## Exercise brief
Rewrite each of the lines below with "Overland" swapped for "Limited", keeping everything else unchanged and leaving out the pictures.

## Records supplied

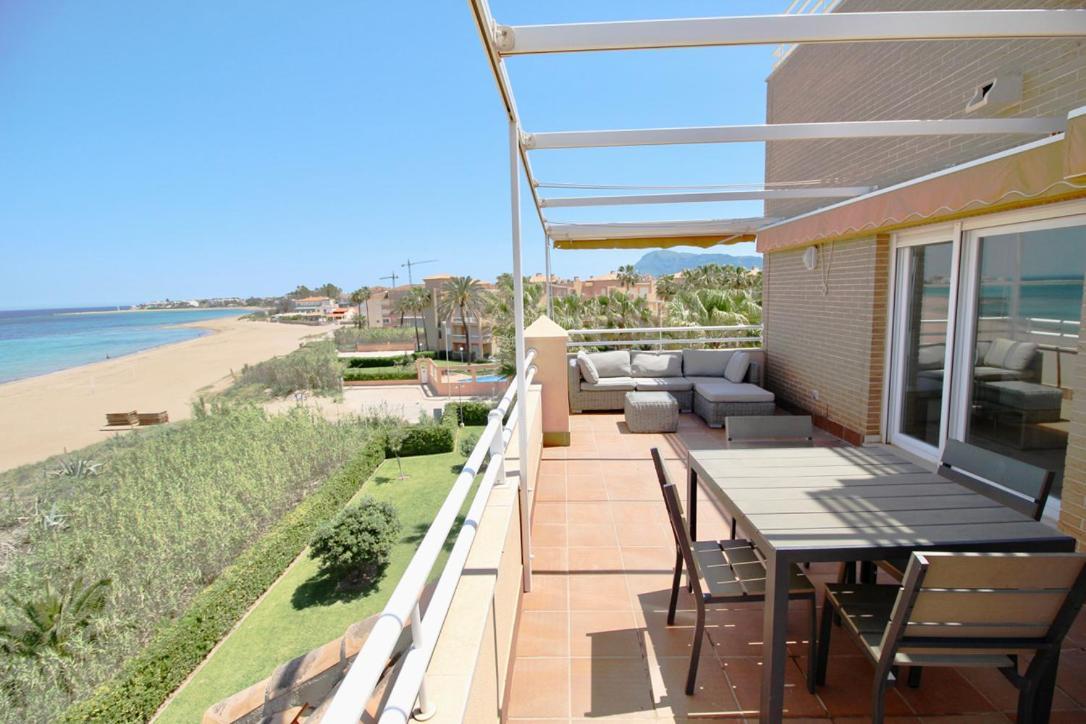 דניה Atico Frontal Al Mar Con Piscina Privada By Homeprive מראה חיצוני תמונה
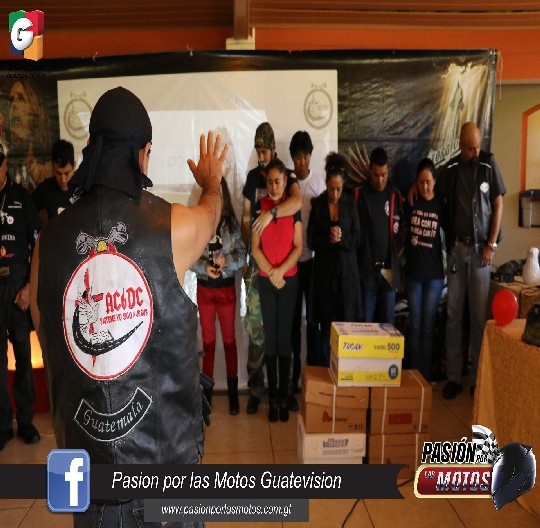 ACDC BIKERS FINALIZ&Oacute; CON LOS DESAYUNOS DEL A&Ntilde;O 2017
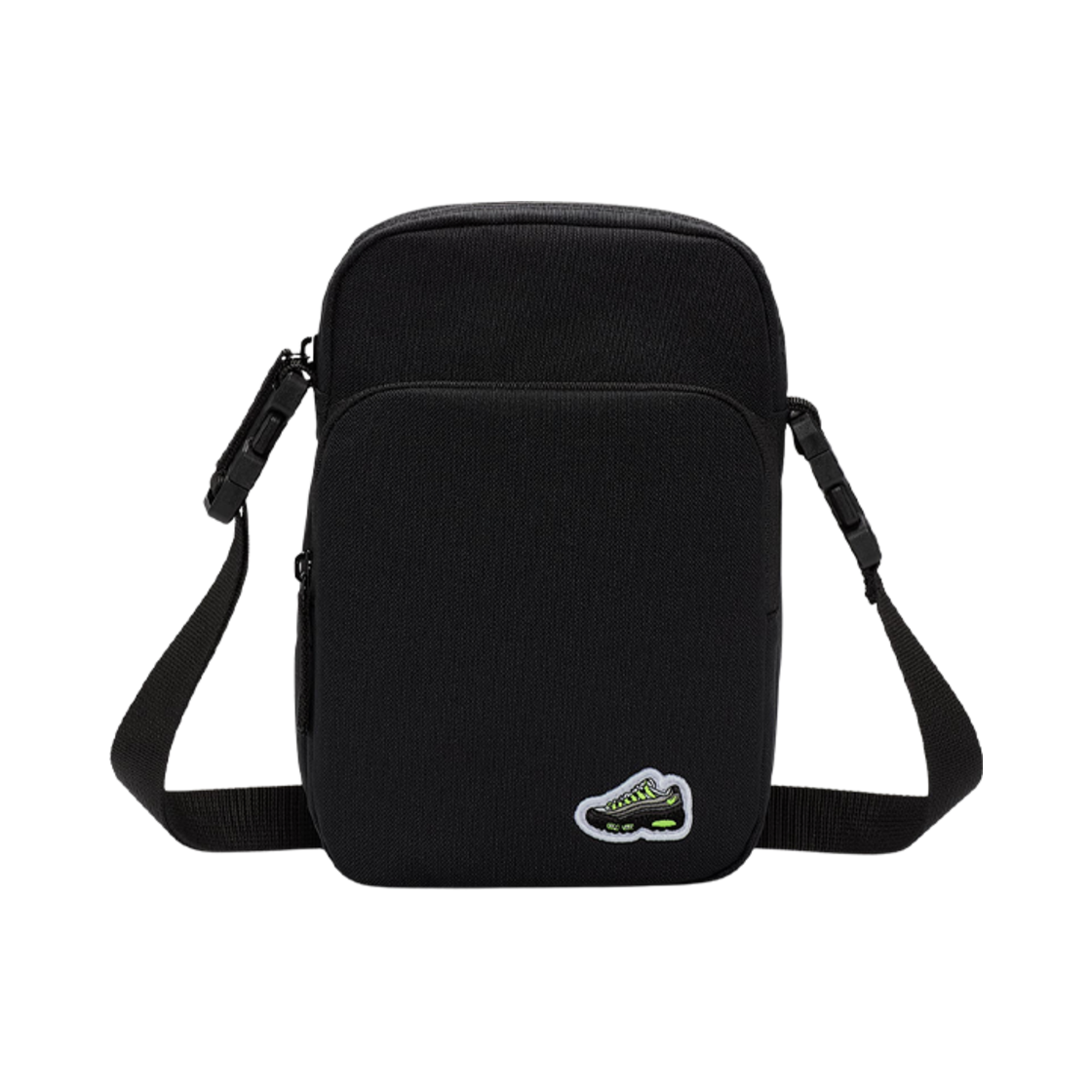 나이키 에어맥스 95 헤리티지 크로스바디백 4L 블랙 화이트(Nike Air Max 95 Heritage Crossbody Bag 4L Black White) - 1
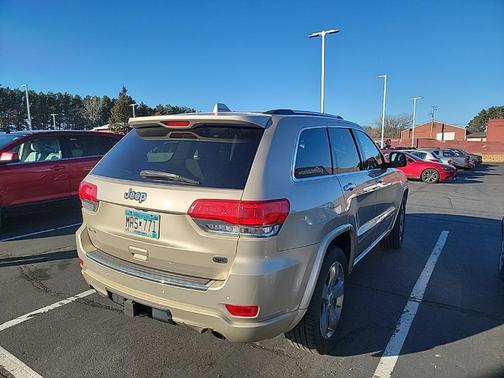 2014 Jeep Grand Cherokee Overland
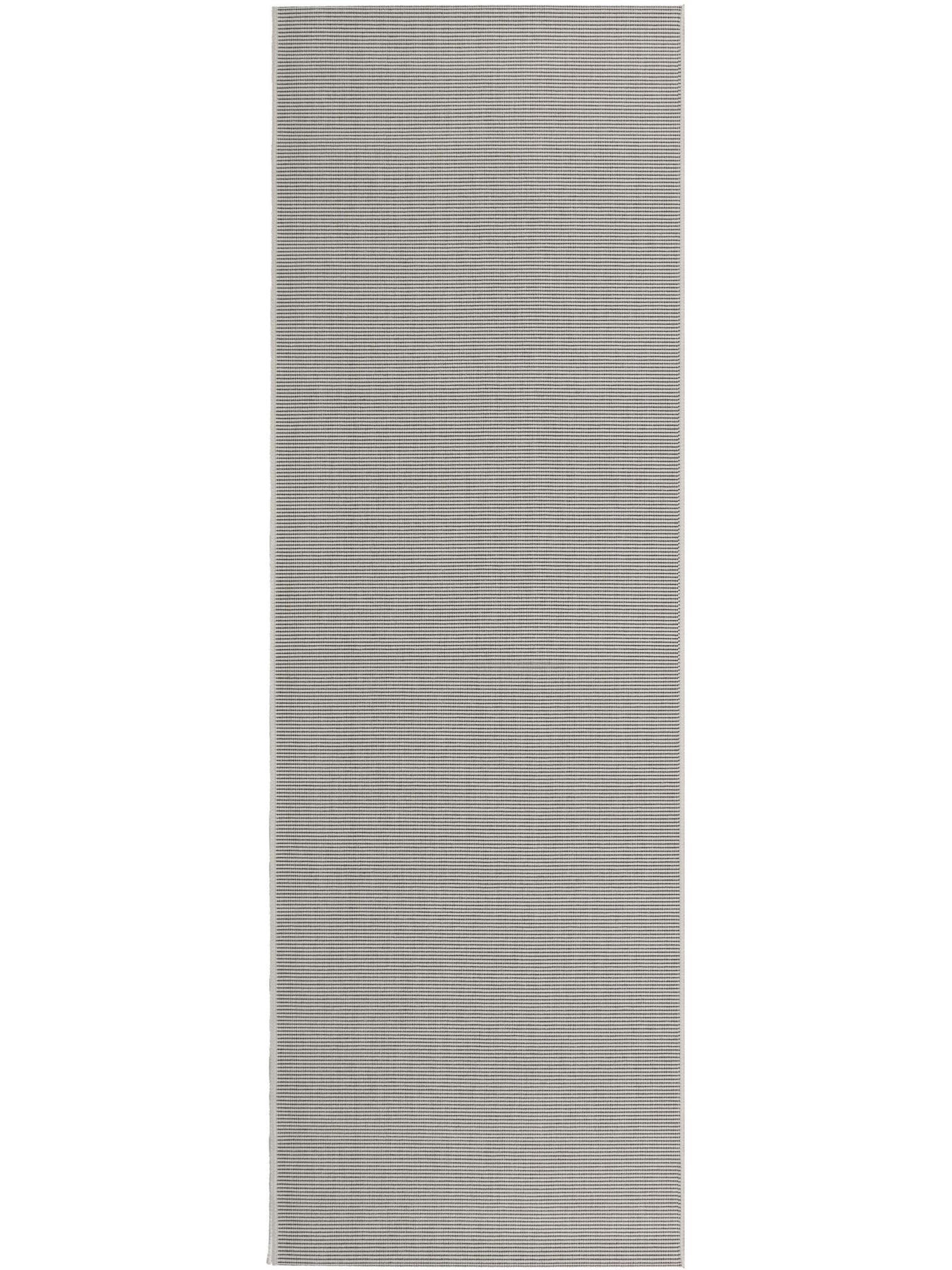 Teppich aus 100% Polypropylen in Weiß mit 6 bis 10 mm hohem Flor von benuta Nest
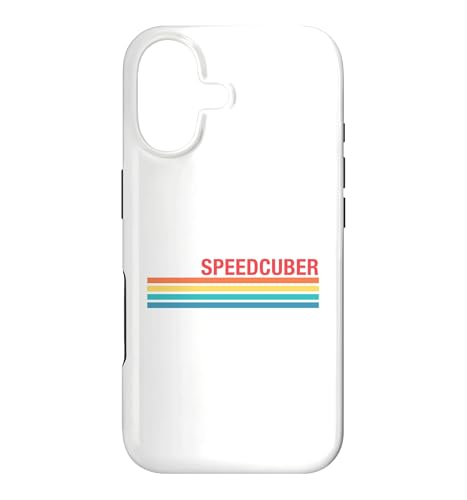 Speedcuber ���g���X�^�C�� �X�}�z�P�[�X iPhone 17 �p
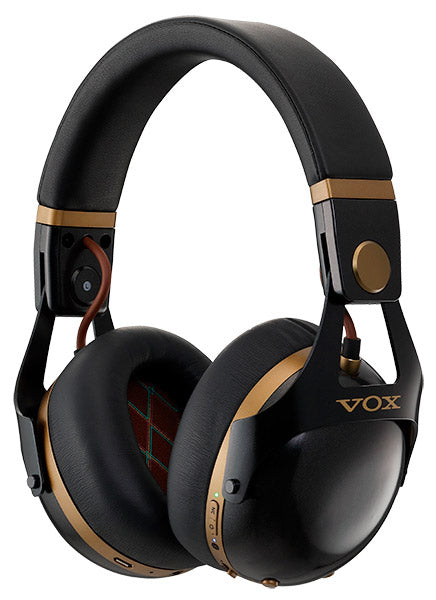 Vox VH-Q1 BLK Auriculares Cerrados Guitarristas Negro 1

## Your response
 דניה Atico Frontal Al Mar Con Piscina Privada By Homeprive מראה חיצוני תמונה
 ACDC BIKERS FINALIZ&Oacute; CON LOS DESAYUNOS DEL A&Ntilde;O 2017
 나이키 에어맥스 95 헤리티지 크로스바디백 4L 블랙 화이트(Nike Air Max 95 Heritage Crossbody Bag 4L Black White) - 1
 2014 Jeep Grand Cherokee Limited
 Teppich aus 100% Polypropylen in Weiß mit 6 bis 10 mm hohem Flor von benuta Nest
 Speedcuber ���g���X�^�C�� �X�}�z�P�[�X iPhone 17 �p
 Vox VH-Q1 BLK Auriculares Cerrados Guitarristas Negro 1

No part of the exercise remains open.